| Records shown |
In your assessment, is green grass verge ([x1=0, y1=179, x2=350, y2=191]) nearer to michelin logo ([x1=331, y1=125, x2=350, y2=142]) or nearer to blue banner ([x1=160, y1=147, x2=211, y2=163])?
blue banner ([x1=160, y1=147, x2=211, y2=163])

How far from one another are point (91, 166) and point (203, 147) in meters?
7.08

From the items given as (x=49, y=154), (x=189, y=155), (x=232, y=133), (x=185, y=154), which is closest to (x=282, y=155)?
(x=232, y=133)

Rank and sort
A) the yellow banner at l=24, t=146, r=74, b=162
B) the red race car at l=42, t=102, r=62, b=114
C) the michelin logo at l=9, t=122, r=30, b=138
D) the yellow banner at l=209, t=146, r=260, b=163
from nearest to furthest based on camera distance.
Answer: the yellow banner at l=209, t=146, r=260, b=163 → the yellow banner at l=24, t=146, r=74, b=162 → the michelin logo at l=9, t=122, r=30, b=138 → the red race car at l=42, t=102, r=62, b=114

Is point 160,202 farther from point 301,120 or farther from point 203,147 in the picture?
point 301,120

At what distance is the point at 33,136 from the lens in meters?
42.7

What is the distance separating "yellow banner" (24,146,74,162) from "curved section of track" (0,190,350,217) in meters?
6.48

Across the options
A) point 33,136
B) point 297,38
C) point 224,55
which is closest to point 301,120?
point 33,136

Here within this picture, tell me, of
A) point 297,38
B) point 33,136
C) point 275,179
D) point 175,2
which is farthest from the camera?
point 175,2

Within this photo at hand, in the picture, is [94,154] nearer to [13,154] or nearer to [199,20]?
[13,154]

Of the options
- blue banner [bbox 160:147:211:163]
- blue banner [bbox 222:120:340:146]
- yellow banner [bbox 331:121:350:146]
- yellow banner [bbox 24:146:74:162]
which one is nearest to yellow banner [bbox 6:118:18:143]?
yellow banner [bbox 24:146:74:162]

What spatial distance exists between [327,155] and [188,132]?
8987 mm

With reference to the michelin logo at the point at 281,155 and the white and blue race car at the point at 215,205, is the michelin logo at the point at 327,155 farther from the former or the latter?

| What is needed |
Rewrite all of the material above as a JSON list of strings, with one string for each line and blank lines omitted.

| Answer below |
[
  "In your assessment, is green grass verge ([x1=0, y1=179, x2=350, y2=191]) nearer to michelin logo ([x1=331, y1=125, x2=350, y2=142]) or nearer to blue banner ([x1=160, y1=147, x2=211, y2=163])?",
  "blue banner ([x1=160, y1=147, x2=211, y2=163])",
  "How far from one another are point (91, 166) and point (203, 147) in meters?",
  "7.08",
  "From the items given as (x=49, y=154), (x=189, y=155), (x=232, y=133), (x=185, y=154), which is closest to (x=282, y=155)?",
  "(x=232, y=133)",
  "Rank and sort",
  "A) the yellow banner at l=24, t=146, r=74, b=162",
  "B) the red race car at l=42, t=102, r=62, b=114",
  "C) the michelin logo at l=9, t=122, r=30, b=138",
  "D) the yellow banner at l=209, t=146, r=260, b=163",
  "from nearest to furthest based on camera distance.",
  "Answer: the yellow banner at l=209, t=146, r=260, b=163 → the yellow banner at l=24, t=146, r=74, b=162 → the michelin logo at l=9, t=122, r=30, b=138 → the red race car at l=42, t=102, r=62, b=114",
  "Is point 160,202 farther from point 301,120 or farther from point 203,147 in the picture?",
  "point 301,120",
  "At what distance is the point at 33,136 from the lens in meters?",
  "42.7",
  "What is the distance separating \"yellow banner\" (24,146,74,162) from \"curved section of track\" (0,190,350,217) in meters?",
  "6.48",
  "Across the options",
  "A) point 33,136",
  "B) point 297,38",
  "C) point 224,55",
  "which is closest to point 301,120?",
  "point 33,136",
  "Here within this picture, tell me, of",
  "A) point 297,38",
  "B) point 33,136",
  "C) point 275,179",
  "D) point 175,2",
  "which is farthest from the camera?",
  "point 175,2",
  "Within this photo at hand, in the picture, is [94,154] nearer to [13,154] or nearer to [199,20]?",
  "[13,154]",
  "Of the options",
  "- blue banner [bbox 160:147:211:163]",
  "- blue banner [bbox 222:120:340:146]",
  "- yellow banner [bbox 331:121:350:146]",
  "- yellow banner [bbox 24:146:74:162]",
  "which one is nearest to yellow banner [bbox 6:118:18:143]?",
  "yellow banner [bbox 24:146:74:162]",
  "What spatial distance exists between [327,155] and [188,132]?",
  "8987 mm",
  "With reference to the michelin logo at the point at 281,155 and the white and blue race car at the point at 215,205, is the michelin logo at the point at 327,155 farther from the former or the latter?"
]